- Tugas 1
Jawablah pertanyaan berikut berdasarkan kutipan tentang panel surya di Intan Jaya:
(a) Selain program dari pemerintah, dari mana lagi pengadaan panel surya berasal?
(b) Dua hal apa yang menurut kutipan itu sampai saat ini masih alakadarnya?
(c) Apa dua alasan yang membuat sumber listrik yang lebih permanen perlu dipikirkan untuk daerah ini?
- Tugas 2
Sebutkan semua pihak yang, menurut kutipan tentang panel surya di Intan Jaya, mengadakan panel surya secara mandiri.
- Tugas 3
Tuliskan kembali dengan persis bagian dari kutipan tentang panel surya di Intan Jaya yang dibuka dengan kata-kata yang memuat "Selain program dari" dan ditutup dengan "alakadarnya.".

- Kutipan Teks
..........
Selain program dari pemerintah, sudah banyak
usaha swadaya dari masyarakat yang mengadakan panel surya secara mandiri.
Sebut saja masjid, sekolah, gereja, kontraktor, hingga rumah-rumah warga.
Mengingat sudah banyaknya masyarakat yang menggunakan Panel Surya, perlu adanya
perhatian lebih dari pemerintah untuk memberi mereka edukasi lebih lanjut,
terutama tentang pemasangan dan perawatan yang sampai saat ini masih
alakadarnya.
Gambar 6. Gambaran kondisi pemasangan panel surya di salah satu perusahaan kontraktor (Sumber : DokumentasiTim) |
Panel Surya sesungguhnya adalah solusi praktis
dan cepat untuk ketersediaan listrik di Intan Jaya. Mengingat pemasangan dan
perawatan yang relatif mudah dan kemampuan untuk dirakit di daerah terpencil
membuat panel surya lebih mudah untuk didistribusikan di daerah terpencil di
Intan Jaya. Tetapi mengingat umurnya yang tidak begitu lama dan harganya yang
lumayan mahal, perlu dipikirkan sumber listrik yang lebih permanen untuk daerah
ini.
..........
- Catatan Data
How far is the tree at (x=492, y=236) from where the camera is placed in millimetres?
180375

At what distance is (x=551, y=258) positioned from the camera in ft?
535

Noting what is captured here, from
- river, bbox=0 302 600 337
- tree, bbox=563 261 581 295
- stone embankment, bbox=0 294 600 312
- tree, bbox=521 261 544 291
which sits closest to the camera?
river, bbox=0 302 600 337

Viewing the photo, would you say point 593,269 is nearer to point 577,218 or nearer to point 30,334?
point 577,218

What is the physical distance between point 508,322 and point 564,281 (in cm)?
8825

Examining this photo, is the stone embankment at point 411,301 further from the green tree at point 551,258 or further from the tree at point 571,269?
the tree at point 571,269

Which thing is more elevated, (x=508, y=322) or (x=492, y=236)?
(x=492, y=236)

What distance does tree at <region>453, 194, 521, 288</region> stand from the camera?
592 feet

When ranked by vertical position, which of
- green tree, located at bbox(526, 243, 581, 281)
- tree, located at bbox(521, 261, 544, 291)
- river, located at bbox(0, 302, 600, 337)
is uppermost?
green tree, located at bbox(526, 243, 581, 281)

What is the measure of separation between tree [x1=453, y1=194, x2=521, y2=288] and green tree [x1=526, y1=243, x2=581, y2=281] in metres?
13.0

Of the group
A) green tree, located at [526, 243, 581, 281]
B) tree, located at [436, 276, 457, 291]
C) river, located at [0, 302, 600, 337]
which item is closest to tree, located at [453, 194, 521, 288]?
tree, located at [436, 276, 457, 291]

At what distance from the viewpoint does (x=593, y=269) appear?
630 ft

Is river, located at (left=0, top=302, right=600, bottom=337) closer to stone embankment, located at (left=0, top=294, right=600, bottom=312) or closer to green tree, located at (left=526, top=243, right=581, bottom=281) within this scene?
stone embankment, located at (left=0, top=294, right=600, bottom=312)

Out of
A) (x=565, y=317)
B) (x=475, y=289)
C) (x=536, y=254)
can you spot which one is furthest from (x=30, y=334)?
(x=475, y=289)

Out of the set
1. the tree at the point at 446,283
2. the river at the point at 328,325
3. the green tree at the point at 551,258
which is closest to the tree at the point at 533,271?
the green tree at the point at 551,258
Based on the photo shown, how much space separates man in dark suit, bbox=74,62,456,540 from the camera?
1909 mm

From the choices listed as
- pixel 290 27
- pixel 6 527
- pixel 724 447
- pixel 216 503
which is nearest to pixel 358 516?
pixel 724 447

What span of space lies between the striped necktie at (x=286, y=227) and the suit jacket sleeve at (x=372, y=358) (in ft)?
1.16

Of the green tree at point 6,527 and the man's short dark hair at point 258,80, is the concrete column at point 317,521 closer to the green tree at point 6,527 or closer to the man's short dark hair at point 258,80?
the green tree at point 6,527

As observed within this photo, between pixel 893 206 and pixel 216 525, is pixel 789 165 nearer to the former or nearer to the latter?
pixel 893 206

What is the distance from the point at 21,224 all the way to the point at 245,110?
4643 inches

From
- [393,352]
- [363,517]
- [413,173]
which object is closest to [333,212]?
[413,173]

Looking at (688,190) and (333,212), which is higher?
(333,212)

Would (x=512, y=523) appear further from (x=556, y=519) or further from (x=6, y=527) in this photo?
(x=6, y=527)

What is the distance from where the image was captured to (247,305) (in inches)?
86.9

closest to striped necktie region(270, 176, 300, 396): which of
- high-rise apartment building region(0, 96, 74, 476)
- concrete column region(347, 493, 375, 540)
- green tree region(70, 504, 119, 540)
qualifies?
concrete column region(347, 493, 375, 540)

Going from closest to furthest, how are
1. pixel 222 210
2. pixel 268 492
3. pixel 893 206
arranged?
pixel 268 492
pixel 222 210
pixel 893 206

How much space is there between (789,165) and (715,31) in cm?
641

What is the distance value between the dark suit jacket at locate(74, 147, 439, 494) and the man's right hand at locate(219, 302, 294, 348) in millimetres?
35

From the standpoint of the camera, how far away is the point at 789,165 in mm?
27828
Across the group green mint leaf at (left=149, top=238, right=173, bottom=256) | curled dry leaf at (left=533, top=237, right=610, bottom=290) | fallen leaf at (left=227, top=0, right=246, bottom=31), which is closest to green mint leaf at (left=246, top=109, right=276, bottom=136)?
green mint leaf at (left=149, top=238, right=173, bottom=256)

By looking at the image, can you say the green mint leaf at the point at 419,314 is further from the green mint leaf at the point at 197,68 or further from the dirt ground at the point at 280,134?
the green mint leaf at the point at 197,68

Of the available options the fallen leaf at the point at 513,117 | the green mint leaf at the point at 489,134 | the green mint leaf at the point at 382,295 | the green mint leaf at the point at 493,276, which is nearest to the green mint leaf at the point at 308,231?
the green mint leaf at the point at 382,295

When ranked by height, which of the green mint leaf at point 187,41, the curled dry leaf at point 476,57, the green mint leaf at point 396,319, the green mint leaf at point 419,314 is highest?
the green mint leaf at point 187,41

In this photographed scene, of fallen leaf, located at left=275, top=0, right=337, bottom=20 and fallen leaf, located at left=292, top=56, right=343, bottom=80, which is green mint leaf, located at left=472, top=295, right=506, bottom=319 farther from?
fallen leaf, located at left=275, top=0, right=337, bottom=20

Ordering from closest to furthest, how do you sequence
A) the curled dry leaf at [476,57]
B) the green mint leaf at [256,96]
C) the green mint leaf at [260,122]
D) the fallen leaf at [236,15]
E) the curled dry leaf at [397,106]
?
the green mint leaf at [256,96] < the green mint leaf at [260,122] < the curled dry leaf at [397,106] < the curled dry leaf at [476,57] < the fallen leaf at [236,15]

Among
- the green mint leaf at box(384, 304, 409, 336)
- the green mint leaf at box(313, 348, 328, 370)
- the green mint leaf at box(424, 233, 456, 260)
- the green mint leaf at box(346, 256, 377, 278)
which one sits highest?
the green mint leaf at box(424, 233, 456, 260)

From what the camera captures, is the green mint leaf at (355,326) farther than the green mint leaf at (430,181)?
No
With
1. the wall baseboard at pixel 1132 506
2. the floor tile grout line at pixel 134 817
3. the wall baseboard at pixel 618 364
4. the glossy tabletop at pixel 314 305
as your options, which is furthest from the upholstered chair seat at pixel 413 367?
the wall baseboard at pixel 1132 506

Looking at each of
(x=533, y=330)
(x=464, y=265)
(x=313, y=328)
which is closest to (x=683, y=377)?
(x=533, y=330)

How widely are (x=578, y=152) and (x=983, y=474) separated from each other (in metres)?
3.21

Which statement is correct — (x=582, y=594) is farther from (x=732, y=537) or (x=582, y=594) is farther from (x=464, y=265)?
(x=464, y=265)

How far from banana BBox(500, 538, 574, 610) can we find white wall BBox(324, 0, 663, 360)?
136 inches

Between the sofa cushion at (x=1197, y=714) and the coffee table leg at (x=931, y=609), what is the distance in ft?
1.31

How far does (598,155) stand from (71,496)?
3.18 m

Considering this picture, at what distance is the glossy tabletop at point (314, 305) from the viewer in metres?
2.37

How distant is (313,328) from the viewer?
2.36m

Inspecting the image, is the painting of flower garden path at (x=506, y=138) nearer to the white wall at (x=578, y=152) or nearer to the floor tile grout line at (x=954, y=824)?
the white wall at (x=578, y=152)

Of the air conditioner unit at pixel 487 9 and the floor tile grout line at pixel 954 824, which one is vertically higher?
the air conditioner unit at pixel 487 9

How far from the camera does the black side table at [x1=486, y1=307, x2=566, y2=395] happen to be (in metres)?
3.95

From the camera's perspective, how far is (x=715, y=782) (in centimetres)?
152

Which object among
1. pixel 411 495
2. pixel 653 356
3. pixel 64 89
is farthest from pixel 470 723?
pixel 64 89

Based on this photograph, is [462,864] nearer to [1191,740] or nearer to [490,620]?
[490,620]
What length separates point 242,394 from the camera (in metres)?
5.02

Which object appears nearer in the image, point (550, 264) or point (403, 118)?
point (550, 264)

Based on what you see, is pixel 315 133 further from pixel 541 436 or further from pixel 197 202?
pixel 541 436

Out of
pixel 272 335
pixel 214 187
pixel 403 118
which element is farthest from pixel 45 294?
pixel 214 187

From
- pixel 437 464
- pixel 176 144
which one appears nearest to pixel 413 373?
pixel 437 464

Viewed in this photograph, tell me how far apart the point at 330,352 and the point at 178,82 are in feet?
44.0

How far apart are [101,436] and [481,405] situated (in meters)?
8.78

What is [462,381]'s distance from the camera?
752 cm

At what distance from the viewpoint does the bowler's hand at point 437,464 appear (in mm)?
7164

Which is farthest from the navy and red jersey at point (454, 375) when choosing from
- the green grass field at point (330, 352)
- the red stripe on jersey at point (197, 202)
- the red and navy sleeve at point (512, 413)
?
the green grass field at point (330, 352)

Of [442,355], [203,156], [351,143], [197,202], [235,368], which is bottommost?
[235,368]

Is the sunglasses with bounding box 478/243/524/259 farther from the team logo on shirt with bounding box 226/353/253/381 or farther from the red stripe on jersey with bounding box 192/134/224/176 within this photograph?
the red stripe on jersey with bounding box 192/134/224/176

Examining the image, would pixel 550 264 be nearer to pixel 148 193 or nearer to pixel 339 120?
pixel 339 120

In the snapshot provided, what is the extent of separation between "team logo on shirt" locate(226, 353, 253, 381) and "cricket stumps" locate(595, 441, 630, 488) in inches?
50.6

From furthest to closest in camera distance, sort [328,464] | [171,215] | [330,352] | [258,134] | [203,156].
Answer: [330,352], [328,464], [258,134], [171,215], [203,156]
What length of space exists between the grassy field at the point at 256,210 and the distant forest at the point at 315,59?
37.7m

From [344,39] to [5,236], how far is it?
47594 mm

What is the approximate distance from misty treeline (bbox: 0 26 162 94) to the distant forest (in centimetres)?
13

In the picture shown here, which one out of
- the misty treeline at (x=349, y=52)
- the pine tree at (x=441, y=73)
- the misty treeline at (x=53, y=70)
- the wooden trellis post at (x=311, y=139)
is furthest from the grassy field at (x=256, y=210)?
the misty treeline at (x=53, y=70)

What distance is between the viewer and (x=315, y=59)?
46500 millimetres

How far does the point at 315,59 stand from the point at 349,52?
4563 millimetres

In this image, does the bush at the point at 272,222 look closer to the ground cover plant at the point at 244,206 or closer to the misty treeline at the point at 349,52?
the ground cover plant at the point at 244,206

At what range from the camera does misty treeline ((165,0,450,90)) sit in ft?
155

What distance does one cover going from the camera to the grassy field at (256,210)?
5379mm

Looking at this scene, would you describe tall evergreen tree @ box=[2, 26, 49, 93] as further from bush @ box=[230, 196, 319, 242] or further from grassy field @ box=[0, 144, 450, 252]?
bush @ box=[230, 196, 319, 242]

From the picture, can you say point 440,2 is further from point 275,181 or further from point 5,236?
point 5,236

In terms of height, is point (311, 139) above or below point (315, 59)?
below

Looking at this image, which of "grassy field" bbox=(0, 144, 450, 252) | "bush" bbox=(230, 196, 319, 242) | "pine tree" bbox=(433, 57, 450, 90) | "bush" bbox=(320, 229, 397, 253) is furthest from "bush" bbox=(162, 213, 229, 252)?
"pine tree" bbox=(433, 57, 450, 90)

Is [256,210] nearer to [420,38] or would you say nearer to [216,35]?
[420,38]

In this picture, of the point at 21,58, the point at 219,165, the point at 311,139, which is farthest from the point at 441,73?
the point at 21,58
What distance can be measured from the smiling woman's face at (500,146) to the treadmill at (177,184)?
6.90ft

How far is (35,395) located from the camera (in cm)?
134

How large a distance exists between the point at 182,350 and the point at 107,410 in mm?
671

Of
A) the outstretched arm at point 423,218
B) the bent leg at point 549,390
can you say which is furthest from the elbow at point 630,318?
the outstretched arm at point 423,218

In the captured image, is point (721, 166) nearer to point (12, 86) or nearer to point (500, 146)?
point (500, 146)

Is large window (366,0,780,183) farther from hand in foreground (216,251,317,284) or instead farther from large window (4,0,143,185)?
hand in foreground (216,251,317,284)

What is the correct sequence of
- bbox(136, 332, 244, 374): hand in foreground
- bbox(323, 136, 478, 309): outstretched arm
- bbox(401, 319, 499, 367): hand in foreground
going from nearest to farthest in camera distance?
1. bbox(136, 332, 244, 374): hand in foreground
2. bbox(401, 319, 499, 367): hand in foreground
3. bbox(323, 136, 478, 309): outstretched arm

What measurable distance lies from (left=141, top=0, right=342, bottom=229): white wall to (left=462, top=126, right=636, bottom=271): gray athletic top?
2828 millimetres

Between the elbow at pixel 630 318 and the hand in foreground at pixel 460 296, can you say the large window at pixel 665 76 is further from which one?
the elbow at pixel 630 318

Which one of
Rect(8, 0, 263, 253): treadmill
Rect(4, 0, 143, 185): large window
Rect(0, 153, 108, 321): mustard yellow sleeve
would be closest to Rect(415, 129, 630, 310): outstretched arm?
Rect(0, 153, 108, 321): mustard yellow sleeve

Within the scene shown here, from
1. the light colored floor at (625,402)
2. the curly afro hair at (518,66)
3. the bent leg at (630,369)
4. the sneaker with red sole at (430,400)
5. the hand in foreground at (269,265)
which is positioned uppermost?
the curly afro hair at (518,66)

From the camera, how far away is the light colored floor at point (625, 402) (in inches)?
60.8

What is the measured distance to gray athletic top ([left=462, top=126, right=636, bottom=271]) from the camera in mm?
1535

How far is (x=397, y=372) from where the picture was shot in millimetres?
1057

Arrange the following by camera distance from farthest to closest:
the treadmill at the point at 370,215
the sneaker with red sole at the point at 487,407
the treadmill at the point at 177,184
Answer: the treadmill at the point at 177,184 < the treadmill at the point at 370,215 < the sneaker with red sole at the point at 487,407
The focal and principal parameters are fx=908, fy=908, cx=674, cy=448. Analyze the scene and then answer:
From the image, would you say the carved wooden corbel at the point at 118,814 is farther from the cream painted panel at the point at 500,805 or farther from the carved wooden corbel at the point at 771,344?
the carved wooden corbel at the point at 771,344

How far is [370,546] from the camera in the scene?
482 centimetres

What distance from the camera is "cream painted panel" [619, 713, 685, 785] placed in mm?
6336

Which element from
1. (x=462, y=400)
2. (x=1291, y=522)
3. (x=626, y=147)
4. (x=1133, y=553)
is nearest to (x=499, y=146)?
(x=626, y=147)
..........
- Hasil 1
(a) Dari usaha swadaya masyarakat yang mengadakan panel surya secara mandiri.
(b) Pemasangan dan perawatan panel surya.
(c) Umur panel surya yang tidak begitu lama dan harganya yang lumayan mahal.

- Hasil 2
Masjid, sekolah, gereja, kontraktor, dan rumah-rumah warga.

- Hasil 3
Selain program dari pemerintah, sudah banyak
usaha swadaya dari masyarakat yang mengadakan panel surya secara mandiri.
Sebut saja masjid, sekolah, gereja, kontraktor, hingga rumah-rumah warga.
Mengingat sudah banyaknya masyarakat yang menggunakan Panel Surya, perlu adanya
perhatian lebih dari pemerintah untuk memberi mereka edukasi lebih lanjut,
terutama tentang pemasangan dan perawatan yang sampai saat ini masih
alakadarnya.